Case ID: ga_141/html/0608-01.html
Source: Caselaw Access Project
Author: {"author": "Evans, P. J.", "license": "Public Domain", "url": "https://static.case.law/"}
Date Created: 2024-08-24T03:29:51.129683

KEEN v. DAVIS & BRANDON.
    Motions for new trial must be filed during the term. A judge of the superior court is without authority to grant a rule nisi on a motion for new trial made after the adjournment of the court at which the ease was tried; and a written acknowledgment of service of the motion and rule nisi and waiver of further service by the adversary party will not cure the failure to make the motion in term. The proper practice is to dismiss the motion as not having been made and filed as required by the statute.
    April 23, 1914.
    Complaint for land. Before Judge Conyers. Camden superior court. May 24, 1913.
    
      D. S. Atkinson, for plaintiff in error. S. 0. Townsend, contra.
   Evans, P. J.

The plaintiffs brought an action against the defendant for the recovery of land. The case was submitted to the jury in the forenoon, and the court recessed for dinner while the case was being considered by the jury. After dinner the court reconvened, and within a short time the jury returned a verdict for the defendant. The court adjourned about four-thirty o’clock that afternoon, and after the judge had left the court-house counsel for plaintiffs presented to him a motion for new trial. The judge granted a rule nisi, and counsel for the defendant acknowledged service of the motion- and the rule nisi and waived all further service. On the hearing counsel for the defendant moved to dismiss the motion for new trial, on the ground that it was made in vacation. The court overruled the motion to dismiss, and granted a new trial. Exception is taken to these rulings.

When the motion was presented to the judge it was based upon the ordinary grounds that the verdict was contrary to law and evidence.

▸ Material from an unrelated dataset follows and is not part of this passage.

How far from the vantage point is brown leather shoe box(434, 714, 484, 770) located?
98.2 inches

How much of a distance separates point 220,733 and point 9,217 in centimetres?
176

The court had formally adjourned. There is no law authorizing the making of a motion for new trial in vacation; it is erroneous for the judge of the superior court to take jurisdiction of such a motion. Civil Code (1910), § 6089; Perkins v. State, 126 Ga. 578 (55 S. E. 501). The written acknowledgment of service upon the motion by the defendant’s counsel, and his waiver of a copy of the motion and of further service, did not have the effect of curing the failure to comply with the requirements of the statute as to the time of filing the motion. Josey v. Groves, 138 Ga. 317 (75 S. E. 135). When the motion came on to be heard the defendant promptly moved to dismiss the same. It was error to refuse this motion. It follows that the grant of the motion for new trial was erroneous.

Judgment reversed.

All the Justices concur, except Atkinson, J., absent.